Rividi angela il mese successivo. Era dimagrita di due chili e aveva mangiato tutto quello che aveva voluto. La pizza era sempre la sua pietanza preferita, ma sapeva che poteva permettersela ogni volta che avesse desiderato. Se la concedeva, naturalmente e senza imposizioni, una volta alla settimana. Insieme al gruppo di amici avevano deciso di comune accordo di darsi una calmata riguardo l’organizzazione delle laute cene, effettivamente si erano resi conto di stare esagerando. Per il resto conduceva una dieta equilibrata, senza eccessi particolari. Qualche giorno capitava che mangiasse di più, altri aveva meno appetito e mangiava di meno, senza alcuna forzatura. Era il suo corpo, libero dalle imposizioni psicologiche, e le sue sensazioni che la guidavano dolcemente e naturalmente nel nuovo rapporto con il cibo.

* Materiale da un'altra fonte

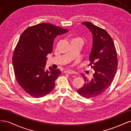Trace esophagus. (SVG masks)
I'll use <instances>...</instances> for the list:
<instances>
[{
	"instance_id": "esophagus-1",
	"label": "esophagus",
	"mask_w": 131,
	"mask_h": 131,
	"mask_svg": "<svg viewBox=\"0 0 131 131\" xmlns=\"http://www.w3.org/2000/svg\"><path fill=\"white\" fill-rule=\"evenodd\" d=\"M64 73H67V74H73L74 73V72L73 70H64Z\"/></svg>"
}]
</instances>
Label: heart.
<instances>
[{
	"label": "heart",
	"instance_id": "1",
	"mask_svg": "<svg viewBox=\"0 0 131 131\" xmlns=\"http://www.w3.org/2000/svg\"><path fill=\"white\" fill-rule=\"evenodd\" d=\"M81 40V41H82V39H81V38H80V37H75V38H74L72 39V40Z\"/></svg>",
	"mask_w": 131,
	"mask_h": 131
}]
</instances>
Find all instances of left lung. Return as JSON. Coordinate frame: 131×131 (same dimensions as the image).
Masks as SVG:
<instances>
[{"mask_svg": "<svg viewBox=\"0 0 131 131\" xmlns=\"http://www.w3.org/2000/svg\"><path fill=\"white\" fill-rule=\"evenodd\" d=\"M82 24L86 26L93 35L89 65L94 73L91 80L81 74L85 83L77 92L82 97L91 98L100 96L112 84L117 68V57L113 39L105 30L90 22H82Z\"/></svg>", "mask_w": 131, "mask_h": 131, "instance_id": "1", "label": "left lung"}]
</instances>
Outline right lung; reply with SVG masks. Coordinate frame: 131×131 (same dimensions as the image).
Segmentation results:
<instances>
[{
    "instance_id": "obj_1",
    "label": "right lung",
    "mask_w": 131,
    "mask_h": 131,
    "mask_svg": "<svg viewBox=\"0 0 131 131\" xmlns=\"http://www.w3.org/2000/svg\"><path fill=\"white\" fill-rule=\"evenodd\" d=\"M67 29L42 23L29 27L22 33L13 54V64L19 85L30 96L40 98L52 91L61 70L45 69L46 56L52 52L54 38Z\"/></svg>"
}]
</instances>
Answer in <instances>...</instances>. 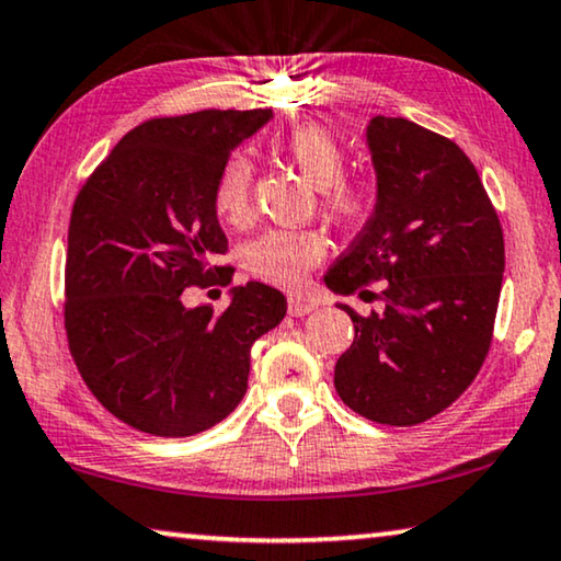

Per quanto riguarda l’indicazione del “piacevole movimento” la paziente aveva fatto solo delle piccole, saltuarie, passeggiate. I precedenti anni di pigrizia (e di attacchi di panico, chiusa spesso in casa) la condizionavano. Stava comunque cominciando a sbloccarsi anche da quel punto di vista.
Rividi la paziente il mese successivo, era leggermente ingrassata, ma aveva dovuto assumere cortisone per un problema di salute. Era normale che avvenisse ciò. Ma dal punto di vista del rapporto con il cibo era soddisfatta: constatava pienamente il fatto di mangiare in modo equilibrato.
Vidi ancora angela dopo un mese, poi un’ultima volta dopo altri due mesi e mezzo. Partendo da dicembre eravamo giunti alle porte dell’estate. Era raggiante. Il problema degli attacchi di panico era un pallido ricordo. Il rapporto con il cibo ormai naturale e sano. Anche il “piacevole movimento” era diventato una consuetudine. “Mi vedi più sgonfia?” – mi disse. Non chiesi nemmeno di quanto fosse dimagrita. Ci salutammo pienamente soddisfatti dei risultati ottenuti e del nuovo stile di vita consolidato.
A parte le spiegazioni già date, penso che la logica del problema di angela, comune a tante altre persone, si riassuma perfettamente nel celebre aforisma di Oscar Wilde: “Se te lo concedi potrai rinunciarci, se non te lo concedi diventerà irrinunciabile”.